• _Quoted text_:
8. YOU ARE A FIDUCIARY:
This is a special relationship under the law. You owe a duty to the creditors and beneficiaries of the Estate and to the government to exercise care in what you do. Although you can undertake most actions without prior approval, you must discuss with this office regarding the sale of any property, particularly real property. It is a good idea to check with the beneficiaries of the Estate prior to undertaking any major change in assets.
Act prudently. Deal with the assets as most business people would deal with their own - conservatively. If in doubt, check with your attorney and beneficiaries.
9. YOUR LIABILITIES:
When the Petition seeking your appointment is filed, we will publish a notice in a newspaper to creditors and anyone else who might have an interest in the Estate. Creditors have four months from the date the notice first appears in the newspaper to present you with claims. During this "creditors' claim period", you should review any bills that come in, determine if they are legitimate, and PAY THEM ONLY IF THE ESTATE IS DEFINITELY SOLVENT. IF THE ESTATE IS NOT SOLVENT, THEN DO NOT PAY ANY CREDITORS AS THAT WILL POTENTIALLY MAKE YOU LIABLE TO ALL CREDITORS - EVEN IF THE CLAIMS EXCEED THE TOTAL VALUE OF THE ESTATE. Please forward all bills to this office for our review. If you question a bill, check with us, because you must follow special procedures. If you have knowledge of any creditors of the Decedent, you must contact them and inform them that they must present their claim to you.
THIS OFFICE WILL DRAFT THE NOTICE TO CREDITORS LETTERS.
Once the creditors' claims period expires, any bills which arose prior to the Decedents’ (your parents) death that were not presented during this period are barred and need not be paid. If you feel that a bill should be paid, even though a claim is not submitted or if submitted late, consult with your attorney and the beneficiaries to get approval. If a secured interest claim is filed during the creditors' claims period, you may be liable if you don't take every action possible to safeguard the secured property and make sure payments are made on time.
Personal liability is the key concern. This means that you would have to pay out of your own pocket instead of paying from the Estate's assets. This will only arise if you waste assets or distribute or otherwise dispose of assets before claims are satisfied. So no distribution should be made to beneficiaries prior to the close of the creditors' claims period without being absolutely certain you have enough assets to pay claims.

• _Provided material_:
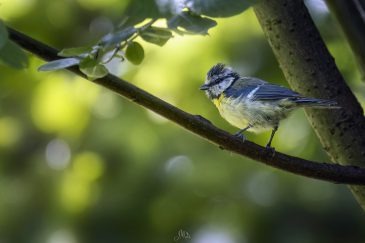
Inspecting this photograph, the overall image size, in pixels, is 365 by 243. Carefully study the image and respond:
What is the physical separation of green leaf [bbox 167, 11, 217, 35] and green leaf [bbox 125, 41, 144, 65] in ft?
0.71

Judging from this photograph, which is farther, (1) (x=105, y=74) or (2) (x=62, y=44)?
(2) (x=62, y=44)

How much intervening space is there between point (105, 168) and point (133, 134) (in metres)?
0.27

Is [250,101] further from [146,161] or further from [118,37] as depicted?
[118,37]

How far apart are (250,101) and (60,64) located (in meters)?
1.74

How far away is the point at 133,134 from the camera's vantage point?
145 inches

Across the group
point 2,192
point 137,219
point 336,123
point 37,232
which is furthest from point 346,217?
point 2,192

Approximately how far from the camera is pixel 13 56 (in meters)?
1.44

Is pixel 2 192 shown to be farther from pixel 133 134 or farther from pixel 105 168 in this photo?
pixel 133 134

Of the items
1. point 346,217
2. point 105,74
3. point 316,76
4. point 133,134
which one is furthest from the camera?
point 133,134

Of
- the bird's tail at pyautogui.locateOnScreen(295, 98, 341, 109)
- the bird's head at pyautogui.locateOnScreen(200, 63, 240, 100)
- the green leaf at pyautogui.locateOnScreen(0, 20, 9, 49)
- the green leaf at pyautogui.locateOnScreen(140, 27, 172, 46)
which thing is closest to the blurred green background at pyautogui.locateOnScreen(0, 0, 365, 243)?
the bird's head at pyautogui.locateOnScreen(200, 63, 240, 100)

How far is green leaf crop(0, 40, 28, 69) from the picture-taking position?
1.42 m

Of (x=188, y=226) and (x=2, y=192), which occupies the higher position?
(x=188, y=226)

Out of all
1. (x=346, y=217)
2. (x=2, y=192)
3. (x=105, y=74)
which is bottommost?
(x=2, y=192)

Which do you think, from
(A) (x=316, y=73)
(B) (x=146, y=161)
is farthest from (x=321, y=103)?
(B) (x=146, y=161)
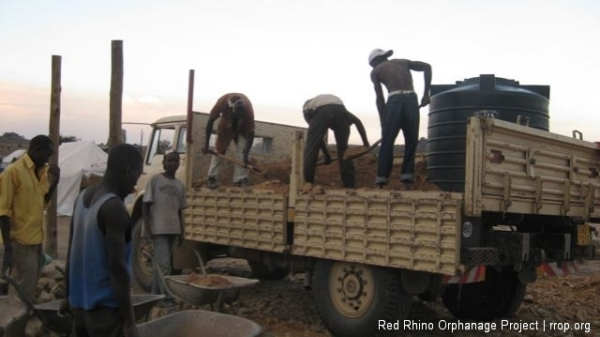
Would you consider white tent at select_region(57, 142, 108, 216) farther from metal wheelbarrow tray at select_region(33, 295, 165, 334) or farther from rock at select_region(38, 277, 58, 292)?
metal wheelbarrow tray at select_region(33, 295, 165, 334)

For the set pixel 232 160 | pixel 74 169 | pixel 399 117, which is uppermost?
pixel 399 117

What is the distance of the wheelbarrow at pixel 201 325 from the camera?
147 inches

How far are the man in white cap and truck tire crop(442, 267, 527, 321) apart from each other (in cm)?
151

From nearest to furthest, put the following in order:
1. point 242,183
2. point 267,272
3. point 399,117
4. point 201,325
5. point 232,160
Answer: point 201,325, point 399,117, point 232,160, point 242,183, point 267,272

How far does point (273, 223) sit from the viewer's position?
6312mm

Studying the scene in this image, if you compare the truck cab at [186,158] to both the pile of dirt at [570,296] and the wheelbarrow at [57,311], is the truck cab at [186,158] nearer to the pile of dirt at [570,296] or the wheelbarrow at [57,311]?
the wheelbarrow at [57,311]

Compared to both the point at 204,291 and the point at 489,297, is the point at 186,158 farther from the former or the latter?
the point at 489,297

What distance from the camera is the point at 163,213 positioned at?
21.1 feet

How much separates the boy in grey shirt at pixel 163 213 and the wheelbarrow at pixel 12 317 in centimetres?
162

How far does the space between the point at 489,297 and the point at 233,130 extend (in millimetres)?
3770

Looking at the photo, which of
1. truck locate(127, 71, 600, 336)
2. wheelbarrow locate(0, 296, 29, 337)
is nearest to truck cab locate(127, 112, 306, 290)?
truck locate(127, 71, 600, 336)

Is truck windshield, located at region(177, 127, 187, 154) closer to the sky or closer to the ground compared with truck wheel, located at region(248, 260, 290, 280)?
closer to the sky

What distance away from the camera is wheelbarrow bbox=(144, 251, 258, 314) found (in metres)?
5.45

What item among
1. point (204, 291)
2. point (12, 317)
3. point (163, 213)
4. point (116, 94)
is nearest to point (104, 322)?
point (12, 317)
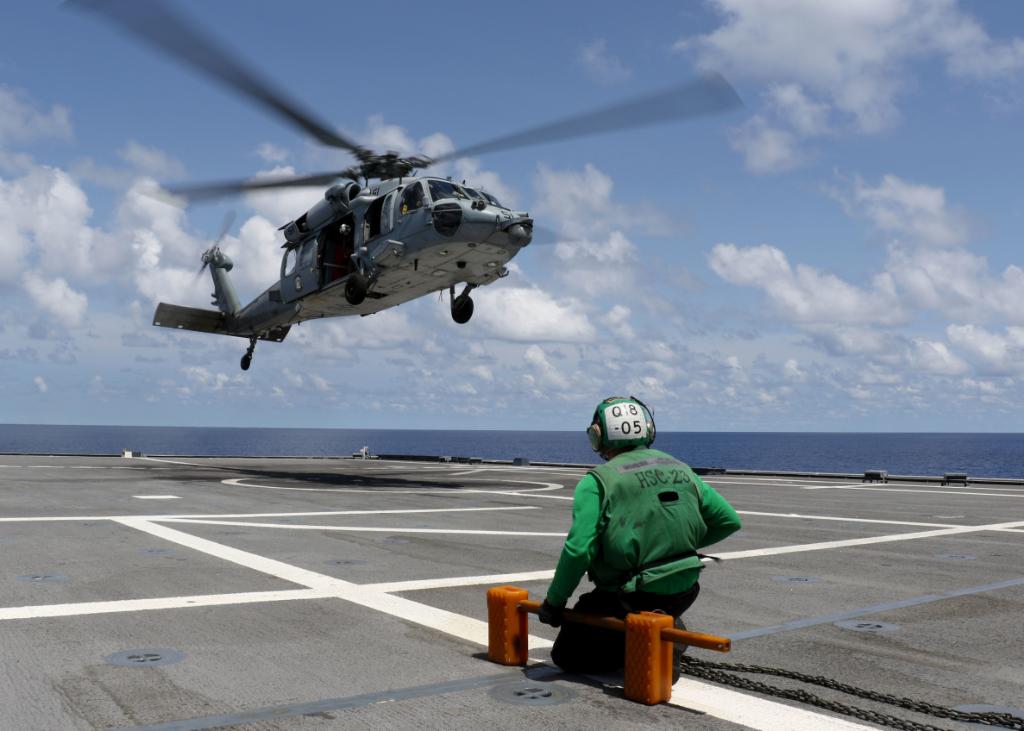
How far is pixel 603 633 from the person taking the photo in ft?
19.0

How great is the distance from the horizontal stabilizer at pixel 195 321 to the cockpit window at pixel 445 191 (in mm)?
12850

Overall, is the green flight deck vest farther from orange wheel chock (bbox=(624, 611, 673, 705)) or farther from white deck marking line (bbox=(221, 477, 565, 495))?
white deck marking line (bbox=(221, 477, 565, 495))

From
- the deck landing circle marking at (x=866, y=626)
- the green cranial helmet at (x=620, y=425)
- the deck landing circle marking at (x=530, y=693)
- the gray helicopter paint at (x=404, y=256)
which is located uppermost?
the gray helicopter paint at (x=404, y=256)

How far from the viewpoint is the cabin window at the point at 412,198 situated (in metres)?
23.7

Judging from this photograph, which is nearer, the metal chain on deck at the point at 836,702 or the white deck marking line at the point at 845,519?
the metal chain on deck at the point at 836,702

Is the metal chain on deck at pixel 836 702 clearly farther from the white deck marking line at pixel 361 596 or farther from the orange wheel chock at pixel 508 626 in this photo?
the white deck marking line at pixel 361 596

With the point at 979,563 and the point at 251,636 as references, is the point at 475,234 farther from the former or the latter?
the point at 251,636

• _Exercise task_: Copy the passage on estate duties from "8. YOU ARE A" to "change in assets.", swapping "prior approval" for "written consent".

• _Answer for this exercise_:
8. YOU ARE A FIDUCIARY:
This is a special relationship under the law. You owe a duty to the creditors and beneficiaries of the Estate and to the government to exercise care in what you do. Although you can undertake most actions without written consent, you must discuss with this office regarding the sale of any property, particularly real property. It is a good idea to check with the beneficiaries of the Estate prior to undertaking any major change in assets.